1996: December 26th, the morning after Christmas, the Ramsey house awoke to find their beautiful six-year old daughter JonBenét missing from her bed. JonBenét was a pageant star, who lived a life of luxury. She was an American icon, recognized by her curly blonde hair, her smile, and her supportive family cheering her on at events: her mother Patsy, a former beauty star herself, her father John, a successful multi-millionaire businessman, and her elder brother Burke, who was nine at the time of her disappearance. She loved camera time, and captured the hearts millions who watched her captivate her audiences with her southern charm and confidence. JonBenét was poised to be a star.

 

And she was gone.

 

In place of their loving daughter, Patsy and John found a ransom note demanding 118,000 dollars. Though the note explicitly warned against notifying the police, authorities were called and arrived at around 6:00 A.M. Once they began their investigation of the home, the first mistakes were made. None of the house was sectioned off other than JonBenét’s room, meaning the family was allowed to roam and tamper with evidence. John and Patsy were never interviewed separately. In fact, as they examined the house the officers instructed the family to help them search and investigate.

 

This presented to pose a problem when John Ramsey went into the basement and came back with the body of his daughter.

Jonbenét had suffered a skull fracture, had been strangled (with what would later be revealed to be made from parts of Patsy’s paintbrush), had been gagged and bound, sexually assaulted (there would be no DNA found), and the autopsy revealed that she died primarily from asphyxiation with complications from the skull fracture.

 

Followers of the case usually fit within two groups: those who believe the family did it, and those who believe an intruder did it. Though all three members of the immediate family were investigated, the media coverage and public has held them as the primary suspects.

Ransom Note. 1997. “Disguised Handwriting: Unmasking The Ramsey Ransom Note,” by Brenda Anderson.
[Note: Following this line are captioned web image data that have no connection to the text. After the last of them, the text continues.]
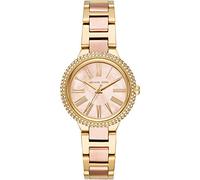Michael Kors Taryn MK6564 Wristwatch for Women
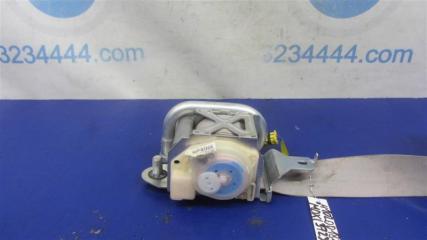 Ремень безопасности передний правый ACURA MDX (YD2) 06-13 YD2 3.7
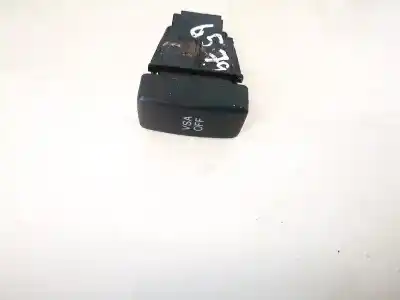 Peça sobressalente para automóvel em segunda mão peças diversas por honda fr-v (be) 2.2 ctdi executive referências oem iam m24985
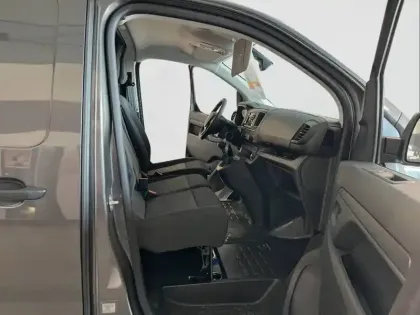 Photo 11 Citroën Jumpy  FGN M BLUEHDI 145 BVM6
Expert Handwriting Analysis, 9 July 2013.

Handwriting analysis has been inconclusive in determining whether or not Patsy wrote the ransom note (which is an odd thing to leave in a home if you’re going to kill the child and dump her in the basement). Much of the language in the note raised flags as well, as it was verbose and oddly specific. Considering how contaminated the DNA at the crime scene was, fingerprint data has been inconclusive both on her body and in the home. Initially, Patsy and John were considered hostile witnesses and were difficult to work with, citing their fear of being accused. Years would go by before any development in the case.
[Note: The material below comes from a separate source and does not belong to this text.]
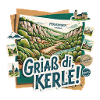 Hello, fellows! Southern Germany Landscape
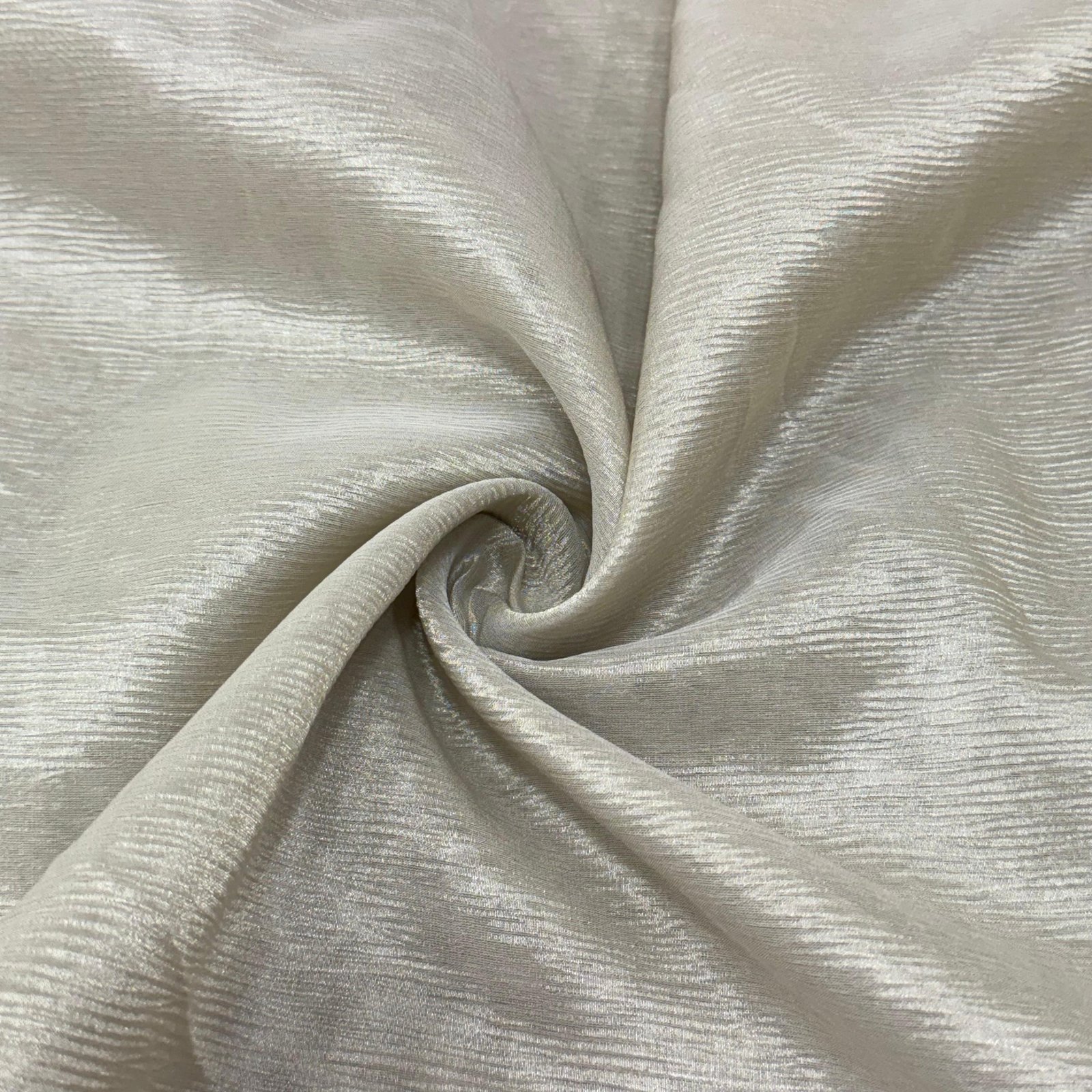 Crush Tissue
1999: A grand jury decides to convict John and Patsy for their presumed involvement, however insufficient evidence prevents a formal conviction. Prior to Patsy’s death in 2005 due to cancer, she and John released a memoir titled, “The Death of Innocence” which detailed their struggles with being perceived as murderers of their own child. They believe an intruder broke into the home late at night, (and investigators have several names of people of interest in this theory) and framed the family in order to cover their tracks.
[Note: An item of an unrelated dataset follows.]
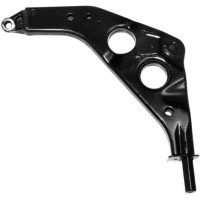 Control/Trailing Arm, wheel suspension (23445)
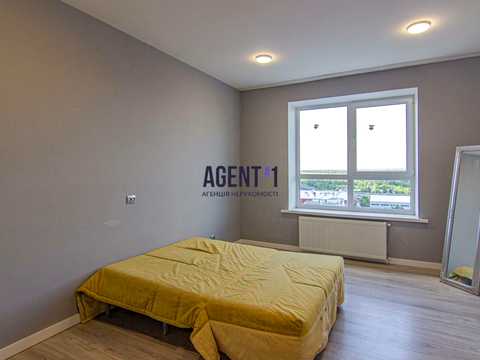 квартира за адресою Соборна вул. (Петропавлівська), 123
2016: JonBenét’s brother Burke speaks to the media for the first time during an interview with Dr. Phil in which he defends his family (though the interview has been torn apart by behavioral analysts and body language experts who have pointed out a few red flags of their own).

 

Yet, we’re no closer to knowing who for certain killed JonBenét.

 

This case has interested me in similar ways as the Zodiac did, both because it went unsolved, and because I’ve been developing my own theories as to what I think happened. BuzzFeed Unsolved has another amazing video detailing the crime and explaining theories much better and more in depth than me, so if interested please check it out.

Several people have taken responsibility for the murder, and new loopholes seem to pop up every couple of years. While hope may still remain for determining what happened, it’s clear that investigative incompetence and media played a powerful role in preventing the truth from being revealed.